Vera Shtelbaums (; born April 24, 1937 in Omsk, Russia) is a Russian rhythmic gymnastics coach.

Coaching career 
Following her graduation from the Omsk Institute of Physical Education in 1959, Shtelbaums worked as a head rhythmic gymnastics coach at the Omsk State School of Olympic Reserve. She remained in this position for over 25 years.

Shtelbaums has coached multiple Olympic and World Champions, notably Evgenia Kanaeva, Irina Tchachina and Ksenia Dudkina. She was the personal coach of Kanaeva since 2003 and Tchachina since 1993.

She is currently a member of the Presidium of the Russian Rhythmic Gymnastics Federation, and leads the Omsk regional center of rhythmic gymnastics. She is an Honored coach of Russia and Honored Worker of Physical Culture.

Personal life
She has one daughter, Elena Arais, who is also a rhythmic gymnastics coach and choreographer. Her husband, Nikolay Shtelbaums, was a former Soviet speedskater.

──────

SET TASK: According to the Vera Shtelbaums biography, what sport did her husband, Nikolay Shtelbaums, compete in? The listing comes from a separate, unrelated source.

──────

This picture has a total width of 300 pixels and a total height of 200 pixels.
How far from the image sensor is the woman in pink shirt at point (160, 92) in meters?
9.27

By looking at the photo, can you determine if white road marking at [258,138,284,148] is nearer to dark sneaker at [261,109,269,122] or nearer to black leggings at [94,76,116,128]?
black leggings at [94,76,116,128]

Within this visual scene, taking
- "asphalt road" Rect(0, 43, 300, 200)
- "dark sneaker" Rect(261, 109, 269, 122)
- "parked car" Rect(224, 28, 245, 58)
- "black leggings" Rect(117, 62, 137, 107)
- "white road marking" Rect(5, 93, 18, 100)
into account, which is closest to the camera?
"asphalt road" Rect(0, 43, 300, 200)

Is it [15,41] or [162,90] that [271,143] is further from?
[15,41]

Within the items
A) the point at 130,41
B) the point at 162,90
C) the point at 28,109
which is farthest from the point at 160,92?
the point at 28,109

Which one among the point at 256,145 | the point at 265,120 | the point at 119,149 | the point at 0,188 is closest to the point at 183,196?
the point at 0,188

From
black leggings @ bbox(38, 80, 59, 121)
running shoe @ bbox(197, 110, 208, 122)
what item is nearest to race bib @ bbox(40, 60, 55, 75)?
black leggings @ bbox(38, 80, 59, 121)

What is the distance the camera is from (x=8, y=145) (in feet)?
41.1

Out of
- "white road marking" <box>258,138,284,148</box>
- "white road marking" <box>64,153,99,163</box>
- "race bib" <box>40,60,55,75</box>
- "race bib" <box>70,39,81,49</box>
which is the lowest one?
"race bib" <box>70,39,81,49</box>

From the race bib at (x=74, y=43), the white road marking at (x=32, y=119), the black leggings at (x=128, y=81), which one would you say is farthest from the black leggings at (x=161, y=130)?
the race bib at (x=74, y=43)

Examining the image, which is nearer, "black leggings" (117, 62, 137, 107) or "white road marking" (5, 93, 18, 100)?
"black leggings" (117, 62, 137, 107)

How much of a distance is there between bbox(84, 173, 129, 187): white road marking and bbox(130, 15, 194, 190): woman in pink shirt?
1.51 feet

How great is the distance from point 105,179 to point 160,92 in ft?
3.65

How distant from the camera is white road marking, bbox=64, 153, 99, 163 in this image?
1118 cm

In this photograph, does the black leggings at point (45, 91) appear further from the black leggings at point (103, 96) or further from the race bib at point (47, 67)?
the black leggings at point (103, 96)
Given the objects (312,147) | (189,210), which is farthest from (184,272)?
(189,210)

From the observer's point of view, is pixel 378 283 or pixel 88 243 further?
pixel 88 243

──────

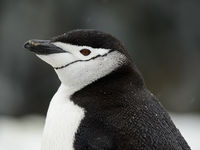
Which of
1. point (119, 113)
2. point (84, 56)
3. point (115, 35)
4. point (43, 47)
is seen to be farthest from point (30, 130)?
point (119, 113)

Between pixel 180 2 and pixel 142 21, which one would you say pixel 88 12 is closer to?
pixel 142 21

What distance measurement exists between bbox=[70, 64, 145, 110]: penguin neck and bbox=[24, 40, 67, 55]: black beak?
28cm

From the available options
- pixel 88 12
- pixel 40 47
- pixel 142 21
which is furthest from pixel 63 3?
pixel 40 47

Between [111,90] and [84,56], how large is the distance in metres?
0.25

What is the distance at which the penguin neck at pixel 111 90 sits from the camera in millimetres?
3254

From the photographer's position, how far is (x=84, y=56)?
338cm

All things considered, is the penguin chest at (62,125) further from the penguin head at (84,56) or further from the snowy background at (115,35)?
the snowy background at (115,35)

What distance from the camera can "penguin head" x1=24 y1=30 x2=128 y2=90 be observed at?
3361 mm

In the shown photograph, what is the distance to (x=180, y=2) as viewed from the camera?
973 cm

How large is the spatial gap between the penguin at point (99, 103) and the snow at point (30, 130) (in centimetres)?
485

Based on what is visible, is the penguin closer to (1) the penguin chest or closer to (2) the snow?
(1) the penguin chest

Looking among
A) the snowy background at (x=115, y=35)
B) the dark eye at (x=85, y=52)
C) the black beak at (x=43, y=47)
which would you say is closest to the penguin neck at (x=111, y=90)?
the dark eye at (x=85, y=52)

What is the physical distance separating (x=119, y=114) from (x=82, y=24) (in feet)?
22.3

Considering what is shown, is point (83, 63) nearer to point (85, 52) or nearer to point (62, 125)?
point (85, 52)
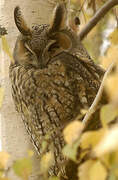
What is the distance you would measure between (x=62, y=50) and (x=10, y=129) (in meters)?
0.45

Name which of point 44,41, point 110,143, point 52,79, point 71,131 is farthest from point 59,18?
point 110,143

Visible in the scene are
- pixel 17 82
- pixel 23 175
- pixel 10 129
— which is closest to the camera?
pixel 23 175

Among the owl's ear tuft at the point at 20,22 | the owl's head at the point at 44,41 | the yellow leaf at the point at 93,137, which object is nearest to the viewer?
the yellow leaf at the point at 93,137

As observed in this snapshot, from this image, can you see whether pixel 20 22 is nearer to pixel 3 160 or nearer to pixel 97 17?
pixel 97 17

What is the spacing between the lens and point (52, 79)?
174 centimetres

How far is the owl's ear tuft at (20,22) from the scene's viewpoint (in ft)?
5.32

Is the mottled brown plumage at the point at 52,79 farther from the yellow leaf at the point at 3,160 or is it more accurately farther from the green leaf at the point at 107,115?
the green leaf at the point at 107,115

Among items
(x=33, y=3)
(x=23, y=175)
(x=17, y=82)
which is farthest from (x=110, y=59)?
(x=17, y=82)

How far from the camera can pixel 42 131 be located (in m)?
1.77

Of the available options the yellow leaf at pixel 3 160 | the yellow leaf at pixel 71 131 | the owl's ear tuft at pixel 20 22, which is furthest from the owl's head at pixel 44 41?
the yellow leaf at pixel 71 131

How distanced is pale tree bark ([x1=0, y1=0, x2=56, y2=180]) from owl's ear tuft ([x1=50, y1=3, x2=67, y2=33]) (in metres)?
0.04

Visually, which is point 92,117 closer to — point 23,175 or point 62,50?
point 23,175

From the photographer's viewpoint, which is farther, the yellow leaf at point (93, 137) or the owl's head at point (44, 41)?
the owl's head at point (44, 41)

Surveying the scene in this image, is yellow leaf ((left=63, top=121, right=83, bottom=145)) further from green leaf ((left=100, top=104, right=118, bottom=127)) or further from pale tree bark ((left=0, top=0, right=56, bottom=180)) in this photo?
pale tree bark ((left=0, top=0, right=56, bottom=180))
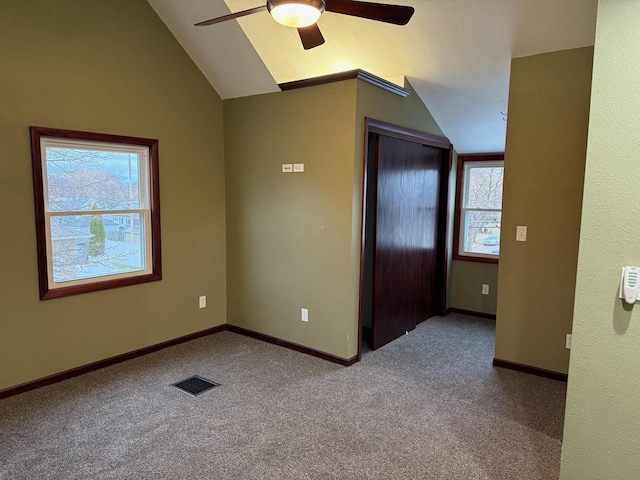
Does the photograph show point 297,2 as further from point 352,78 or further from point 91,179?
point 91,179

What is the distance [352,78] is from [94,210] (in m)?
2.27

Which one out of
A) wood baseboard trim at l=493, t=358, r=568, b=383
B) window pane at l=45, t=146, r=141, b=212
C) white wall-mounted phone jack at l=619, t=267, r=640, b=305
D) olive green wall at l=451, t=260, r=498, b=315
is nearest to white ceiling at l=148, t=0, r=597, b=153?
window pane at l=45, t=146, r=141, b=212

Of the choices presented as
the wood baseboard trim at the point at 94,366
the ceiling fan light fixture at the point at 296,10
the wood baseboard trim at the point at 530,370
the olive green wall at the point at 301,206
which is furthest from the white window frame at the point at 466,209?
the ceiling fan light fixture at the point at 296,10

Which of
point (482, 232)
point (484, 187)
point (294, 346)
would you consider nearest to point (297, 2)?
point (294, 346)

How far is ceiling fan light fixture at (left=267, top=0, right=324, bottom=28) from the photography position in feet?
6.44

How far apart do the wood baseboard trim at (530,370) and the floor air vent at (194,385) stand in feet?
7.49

──────

CORRECT ANSWER: Speedskating; he was a Soviet speedskater.